- John Martin
- The Feeding of the Five Thousand
- signed l.r.: J.M. 1835
- pen and black ink with grey wash over traces of pencil
John Martin was described by his son, Leopold, as a 'man of piety and strong religious impressions' commenting that 'his character as known to the world and in private life was of a deeply spiritual, enthusiastic worshipper of the Bible... His knowledge of the Holy Scriptures was extraordinary. He knew them nearly by heart, and yet he was seldom without a copy at hand; certainly his easel was never without a copy of it' (see T. Balston, John Martin His Life and Works, 1947, p.156, p. 161).
The subject of the present watercolour, together with three other works entitled Flight into Egypt, Christ's Entry into Jerusalem and The Crucifixion, were engraved by John Martin in 1835. They were produced as a set of four small mezzotints and were most likely commissioned by the 'Society for the Diffusion of Christian Knowledge'.

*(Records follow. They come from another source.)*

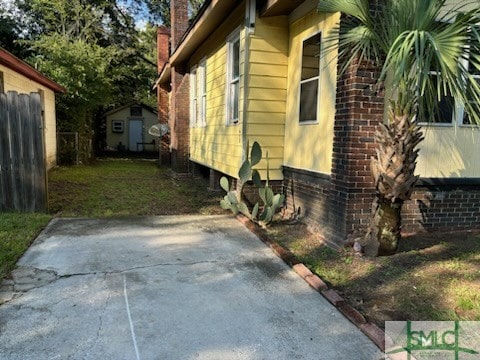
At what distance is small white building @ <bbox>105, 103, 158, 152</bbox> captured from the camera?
27.2 meters

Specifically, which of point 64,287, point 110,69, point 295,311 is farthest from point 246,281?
point 110,69

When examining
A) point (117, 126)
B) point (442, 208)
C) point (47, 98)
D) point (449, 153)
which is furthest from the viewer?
point (117, 126)

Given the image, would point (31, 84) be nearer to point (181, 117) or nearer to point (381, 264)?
point (181, 117)

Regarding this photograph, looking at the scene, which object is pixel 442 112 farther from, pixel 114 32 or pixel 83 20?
pixel 114 32

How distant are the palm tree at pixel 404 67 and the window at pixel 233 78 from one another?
2.92m

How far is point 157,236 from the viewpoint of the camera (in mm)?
5191

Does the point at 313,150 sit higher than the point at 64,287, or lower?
higher

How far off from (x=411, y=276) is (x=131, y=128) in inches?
1034

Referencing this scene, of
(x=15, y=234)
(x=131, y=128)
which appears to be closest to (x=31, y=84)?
(x=15, y=234)

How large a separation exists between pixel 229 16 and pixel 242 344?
626 centimetres

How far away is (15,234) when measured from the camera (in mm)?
4891

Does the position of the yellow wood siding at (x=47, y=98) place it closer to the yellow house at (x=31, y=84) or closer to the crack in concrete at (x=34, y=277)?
the yellow house at (x=31, y=84)

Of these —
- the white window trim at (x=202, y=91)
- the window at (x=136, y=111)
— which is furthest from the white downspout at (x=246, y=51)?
the window at (x=136, y=111)
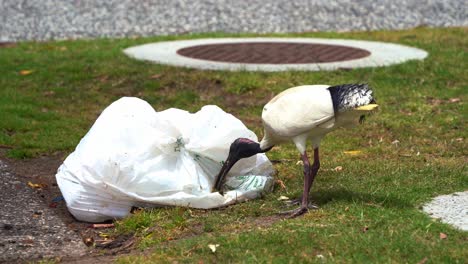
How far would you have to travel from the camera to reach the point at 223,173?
5.86 metres

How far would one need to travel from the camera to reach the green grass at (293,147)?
15.3 feet

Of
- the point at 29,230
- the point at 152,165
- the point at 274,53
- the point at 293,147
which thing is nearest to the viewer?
the point at 29,230

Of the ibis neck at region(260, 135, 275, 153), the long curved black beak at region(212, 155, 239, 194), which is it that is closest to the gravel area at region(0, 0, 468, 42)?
the long curved black beak at region(212, 155, 239, 194)

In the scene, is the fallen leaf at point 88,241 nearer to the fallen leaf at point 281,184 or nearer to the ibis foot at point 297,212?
the ibis foot at point 297,212

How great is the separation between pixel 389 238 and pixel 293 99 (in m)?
1.09

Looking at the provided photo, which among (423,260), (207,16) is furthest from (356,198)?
(207,16)

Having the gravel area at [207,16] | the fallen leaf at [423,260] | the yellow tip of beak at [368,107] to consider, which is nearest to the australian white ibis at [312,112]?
the yellow tip of beak at [368,107]

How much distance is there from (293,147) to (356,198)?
2.00 m

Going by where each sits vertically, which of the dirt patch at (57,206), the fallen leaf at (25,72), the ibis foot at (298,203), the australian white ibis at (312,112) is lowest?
the fallen leaf at (25,72)

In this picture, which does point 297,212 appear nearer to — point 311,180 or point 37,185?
point 311,180

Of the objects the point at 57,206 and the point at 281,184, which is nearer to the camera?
the point at 57,206

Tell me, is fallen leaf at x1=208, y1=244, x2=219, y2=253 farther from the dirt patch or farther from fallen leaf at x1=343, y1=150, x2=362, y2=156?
fallen leaf at x1=343, y1=150, x2=362, y2=156

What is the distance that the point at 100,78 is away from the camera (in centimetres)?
977

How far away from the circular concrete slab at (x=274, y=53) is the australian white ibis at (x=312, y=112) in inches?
168
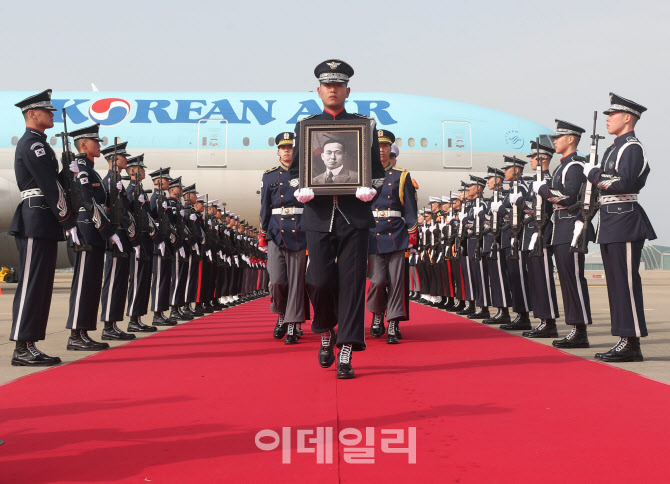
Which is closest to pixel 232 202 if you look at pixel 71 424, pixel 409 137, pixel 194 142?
pixel 194 142

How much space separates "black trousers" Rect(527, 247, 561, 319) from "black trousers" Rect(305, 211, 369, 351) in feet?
9.06

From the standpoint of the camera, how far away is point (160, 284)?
859cm

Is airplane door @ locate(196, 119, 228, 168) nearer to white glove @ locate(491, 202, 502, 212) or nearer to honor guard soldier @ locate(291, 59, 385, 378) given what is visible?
white glove @ locate(491, 202, 502, 212)

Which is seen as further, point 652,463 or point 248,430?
point 248,430

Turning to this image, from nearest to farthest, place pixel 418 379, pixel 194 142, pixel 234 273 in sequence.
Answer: pixel 418 379, pixel 234 273, pixel 194 142

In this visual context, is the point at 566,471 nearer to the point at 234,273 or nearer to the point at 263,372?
the point at 263,372

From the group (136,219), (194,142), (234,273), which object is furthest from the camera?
(194,142)

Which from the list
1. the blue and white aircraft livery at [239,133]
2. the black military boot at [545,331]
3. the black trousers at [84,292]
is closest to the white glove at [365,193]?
the black trousers at [84,292]

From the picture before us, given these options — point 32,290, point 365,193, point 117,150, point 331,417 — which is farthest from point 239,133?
point 331,417

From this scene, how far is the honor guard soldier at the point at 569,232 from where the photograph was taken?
5.94 m

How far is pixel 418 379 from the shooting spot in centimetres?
424

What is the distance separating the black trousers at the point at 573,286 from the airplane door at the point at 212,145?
43.9 feet

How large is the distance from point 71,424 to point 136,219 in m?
4.50

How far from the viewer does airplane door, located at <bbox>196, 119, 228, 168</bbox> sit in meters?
18.5
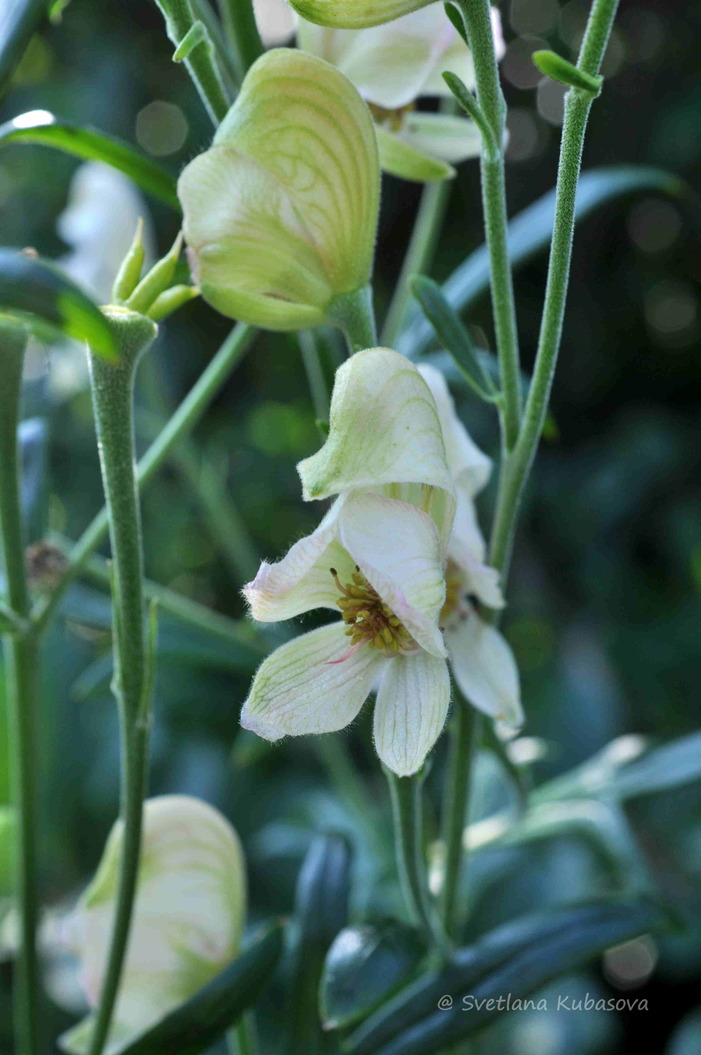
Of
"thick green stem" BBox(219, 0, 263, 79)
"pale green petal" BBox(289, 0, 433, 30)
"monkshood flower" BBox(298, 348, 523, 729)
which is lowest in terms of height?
"monkshood flower" BBox(298, 348, 523, 729)

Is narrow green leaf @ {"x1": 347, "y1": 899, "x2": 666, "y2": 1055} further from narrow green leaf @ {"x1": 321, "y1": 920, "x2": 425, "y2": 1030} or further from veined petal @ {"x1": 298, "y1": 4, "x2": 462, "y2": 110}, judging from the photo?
veined petal @ {"x1": 298, "y1": 4, "x2": 462, "y2": 110}

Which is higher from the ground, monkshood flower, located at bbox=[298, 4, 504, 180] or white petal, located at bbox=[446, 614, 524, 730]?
monkshood flower, located at bbox=[298, 4, 504, 180]

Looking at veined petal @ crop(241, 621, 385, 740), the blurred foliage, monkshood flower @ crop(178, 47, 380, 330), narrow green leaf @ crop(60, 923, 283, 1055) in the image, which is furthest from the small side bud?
the blurred foliage

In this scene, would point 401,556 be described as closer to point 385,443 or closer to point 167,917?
point 385,443

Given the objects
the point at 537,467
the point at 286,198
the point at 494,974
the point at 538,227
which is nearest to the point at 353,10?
the point at 286,198

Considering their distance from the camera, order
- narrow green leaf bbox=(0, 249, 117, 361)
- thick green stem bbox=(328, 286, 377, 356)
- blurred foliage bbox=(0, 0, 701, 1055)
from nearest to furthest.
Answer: narrow green leaf bbox=(0, 249, 117, 361) < thick green stem bbox=(328, 286, 377, 356) < blurred foliage bbox=(0, 0, 701, 1055)

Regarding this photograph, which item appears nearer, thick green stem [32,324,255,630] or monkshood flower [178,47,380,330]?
monkshood flower [178,47,380,330]

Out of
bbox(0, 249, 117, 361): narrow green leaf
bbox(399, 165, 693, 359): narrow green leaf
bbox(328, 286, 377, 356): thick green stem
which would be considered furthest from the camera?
bbox(399, 165, 693, 359): narrow green leaf
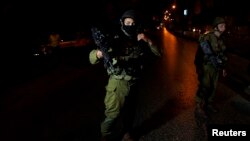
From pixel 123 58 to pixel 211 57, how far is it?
215 centimetres

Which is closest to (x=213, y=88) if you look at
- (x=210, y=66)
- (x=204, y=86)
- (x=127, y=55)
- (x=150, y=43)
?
(x=204, y=86)

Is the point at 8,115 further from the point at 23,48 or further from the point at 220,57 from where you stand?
the point at 23,48

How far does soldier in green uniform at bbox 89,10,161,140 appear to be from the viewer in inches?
160

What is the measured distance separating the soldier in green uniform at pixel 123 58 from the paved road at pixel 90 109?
0.95 m

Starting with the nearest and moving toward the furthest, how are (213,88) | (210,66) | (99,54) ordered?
1. (99,54)
2. (210,66)
3. (213,88)

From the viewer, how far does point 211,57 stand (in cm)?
548

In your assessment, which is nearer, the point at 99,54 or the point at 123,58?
the point at 99,54

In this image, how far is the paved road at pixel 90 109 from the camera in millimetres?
5051

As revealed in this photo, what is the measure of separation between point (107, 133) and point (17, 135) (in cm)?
182

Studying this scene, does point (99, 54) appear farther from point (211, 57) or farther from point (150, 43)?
point (211, 57)

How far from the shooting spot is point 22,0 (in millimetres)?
14852

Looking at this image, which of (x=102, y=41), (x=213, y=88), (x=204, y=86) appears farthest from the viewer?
(x=213, y=88)

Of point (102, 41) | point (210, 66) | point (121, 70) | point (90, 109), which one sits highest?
point (102, 41)

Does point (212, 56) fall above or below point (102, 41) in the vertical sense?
below
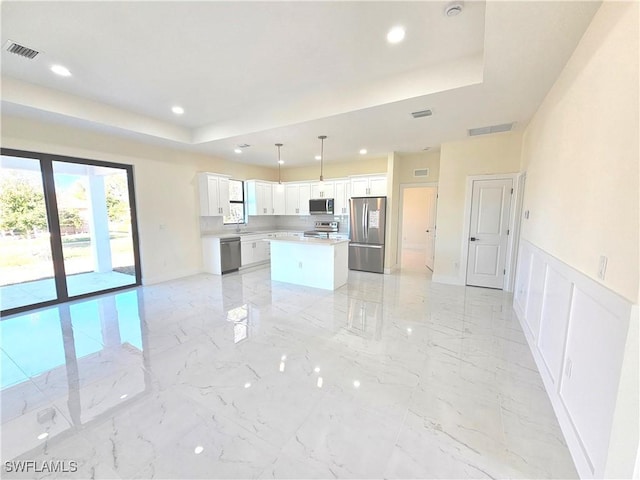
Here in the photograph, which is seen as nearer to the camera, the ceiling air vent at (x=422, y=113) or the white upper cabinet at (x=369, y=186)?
Result: the ceiling air vent at (x=422, y=113)

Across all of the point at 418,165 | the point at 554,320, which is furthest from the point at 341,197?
the point at 554,320

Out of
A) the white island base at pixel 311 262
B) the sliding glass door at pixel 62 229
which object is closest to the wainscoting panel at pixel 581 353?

Characteristic of Martin's mature work he creates a panoramic landscape here with the massed ranks of the five thousand recipients of the miraculous meal fanning out from the centre which is dominated by the upright, dazzling figure of Christ in the act of blessing the food.
This drawing was bought from Mrs Charlotte Frank who bequeathed two of the greatest works by Martin, The Plains of Heaven and The Last Judgement, to the Tate in memory of her husband Robert Frank.